Figure 7. QHREDGS increases activation of ERK1/2

[A–C] BJ1D hiPSCs were single-cell dissociated and seeded onto Matrigel in the presence of PBS (0µM QHREDGS) or 50µM soluble QHREDGS. At various time points, cells were scraped and lysed. Cell lysates were analyzed by Western blot analysis using the denoted antibodies and the resultant bands were quantified by densitometry. [A] Representative images of Western blot membranes probed with denoted antibodies. [B–C] Quantification of Western blot analysis. Data presented are the average normalized ERK1/2 concentration determined from the ERK1/2:GAPDH ratio ± SEM [B] and the average normalized phospho-ERK1/2 (p-ERK1/2) concentration determined from the p-ERK1/2:GAPDH ratio ± SEM [C]. P values are derived from Student’s t-test, P < 0.05 considered significant (n=3).

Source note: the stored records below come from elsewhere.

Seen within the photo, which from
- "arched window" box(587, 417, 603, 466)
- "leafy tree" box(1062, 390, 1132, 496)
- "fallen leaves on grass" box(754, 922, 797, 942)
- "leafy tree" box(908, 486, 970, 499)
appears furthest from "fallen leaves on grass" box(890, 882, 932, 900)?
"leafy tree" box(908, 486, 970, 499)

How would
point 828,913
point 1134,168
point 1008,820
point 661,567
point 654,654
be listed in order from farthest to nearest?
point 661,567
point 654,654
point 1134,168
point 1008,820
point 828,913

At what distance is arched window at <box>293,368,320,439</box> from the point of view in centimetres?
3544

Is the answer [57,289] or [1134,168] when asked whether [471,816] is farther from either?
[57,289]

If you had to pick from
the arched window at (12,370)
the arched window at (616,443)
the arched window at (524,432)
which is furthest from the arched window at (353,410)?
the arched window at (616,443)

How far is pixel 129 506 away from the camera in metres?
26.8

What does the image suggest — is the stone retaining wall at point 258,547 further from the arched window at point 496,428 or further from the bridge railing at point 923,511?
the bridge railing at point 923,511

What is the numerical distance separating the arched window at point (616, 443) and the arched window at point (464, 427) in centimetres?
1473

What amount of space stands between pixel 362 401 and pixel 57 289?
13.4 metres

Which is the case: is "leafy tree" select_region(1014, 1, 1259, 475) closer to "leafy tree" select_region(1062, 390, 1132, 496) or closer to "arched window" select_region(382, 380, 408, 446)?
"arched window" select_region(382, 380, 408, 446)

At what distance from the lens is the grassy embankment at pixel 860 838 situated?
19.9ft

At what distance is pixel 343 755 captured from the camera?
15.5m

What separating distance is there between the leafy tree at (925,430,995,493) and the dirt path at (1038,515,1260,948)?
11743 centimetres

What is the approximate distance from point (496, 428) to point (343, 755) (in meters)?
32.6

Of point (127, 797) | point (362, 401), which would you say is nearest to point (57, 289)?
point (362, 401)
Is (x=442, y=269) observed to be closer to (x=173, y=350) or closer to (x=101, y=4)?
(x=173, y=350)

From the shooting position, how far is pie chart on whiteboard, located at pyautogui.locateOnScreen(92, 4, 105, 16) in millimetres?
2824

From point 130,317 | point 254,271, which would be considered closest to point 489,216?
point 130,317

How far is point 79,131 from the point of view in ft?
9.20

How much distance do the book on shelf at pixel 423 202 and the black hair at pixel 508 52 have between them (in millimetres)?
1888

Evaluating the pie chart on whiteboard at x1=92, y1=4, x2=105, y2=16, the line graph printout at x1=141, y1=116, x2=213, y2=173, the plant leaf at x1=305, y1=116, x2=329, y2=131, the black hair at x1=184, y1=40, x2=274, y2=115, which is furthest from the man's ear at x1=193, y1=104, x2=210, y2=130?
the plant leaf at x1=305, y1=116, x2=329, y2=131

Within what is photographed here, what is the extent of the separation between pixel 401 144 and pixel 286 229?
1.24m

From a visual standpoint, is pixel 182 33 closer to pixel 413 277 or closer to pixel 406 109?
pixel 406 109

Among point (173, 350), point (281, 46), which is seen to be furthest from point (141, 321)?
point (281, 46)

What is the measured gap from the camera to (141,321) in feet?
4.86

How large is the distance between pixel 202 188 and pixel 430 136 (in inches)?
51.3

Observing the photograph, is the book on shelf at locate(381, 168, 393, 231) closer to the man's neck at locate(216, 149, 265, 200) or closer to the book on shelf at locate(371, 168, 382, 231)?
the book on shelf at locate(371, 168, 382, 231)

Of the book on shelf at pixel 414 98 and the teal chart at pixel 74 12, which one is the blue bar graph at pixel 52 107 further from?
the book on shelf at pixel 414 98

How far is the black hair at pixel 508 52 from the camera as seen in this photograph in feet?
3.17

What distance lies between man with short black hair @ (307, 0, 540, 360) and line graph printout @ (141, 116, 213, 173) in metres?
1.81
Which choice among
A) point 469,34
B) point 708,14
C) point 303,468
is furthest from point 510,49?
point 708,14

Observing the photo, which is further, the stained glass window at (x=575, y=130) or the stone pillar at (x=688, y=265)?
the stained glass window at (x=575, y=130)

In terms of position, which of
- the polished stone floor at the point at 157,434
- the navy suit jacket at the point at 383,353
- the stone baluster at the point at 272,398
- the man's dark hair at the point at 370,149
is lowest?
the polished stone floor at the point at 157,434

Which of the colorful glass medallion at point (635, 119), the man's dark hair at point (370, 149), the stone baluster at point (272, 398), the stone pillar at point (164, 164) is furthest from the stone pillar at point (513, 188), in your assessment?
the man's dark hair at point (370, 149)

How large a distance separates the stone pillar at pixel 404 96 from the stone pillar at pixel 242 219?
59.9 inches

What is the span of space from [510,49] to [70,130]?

Figure 8. QHREDGS binding to β₁-integrin receptors is sufficient to promote adhesion of single-cell dissociated hiPSCs to non-fouling PEG hydrogels

[A] BJ1D hiPSCs were single-cell dissociated and incubated with PBS or 10mM EDTA prior to seeding onto PEG hydrogels conjugated with different amounts of QHREDGS peptide. After 6 hours, cells were fixed, stained with DAPI, imaged and the cells adherent to the hydrogel were counted. Data presented are the average normalized values ± SEM (n = 3–5); values were normalized by dividing by the number of cells that adhered to the PEG hydrogel in a given experiment. P values were determined from paired Student’s t-tests, P < 0.05 considered significant. [B] BJ1D hiPSCs were single-cell dissociated and incubated with PBS, 10mM EDTA or 50µg/mL anti-β1-integrin antibody prior to seeding onto PEG hydrogels with or without QHREDGS conjugated. Data presented are the average normalized values ± SEM; values were normalized by dividing by the number of cells that adhered to the PEG hydrogel in a given experiment. P values were determined from paired Student’s t-tests, P < 0.05 considered significant (n = 3–5).

Figure 9. QHREDGS-dependent pro-survival mechanism in hPSCs

Model depicting the postulated mechanism for increased QHREDGS-dependent hPSC survival, wherein the binding of QHREDGS to a β1-integrin receptor on the hPSC surface increases ILK, stimulating the upregulation of the pro-survival ERK1/2 signaling pathway and the eventual downregulation of caspase-dependent apoptotic pathways.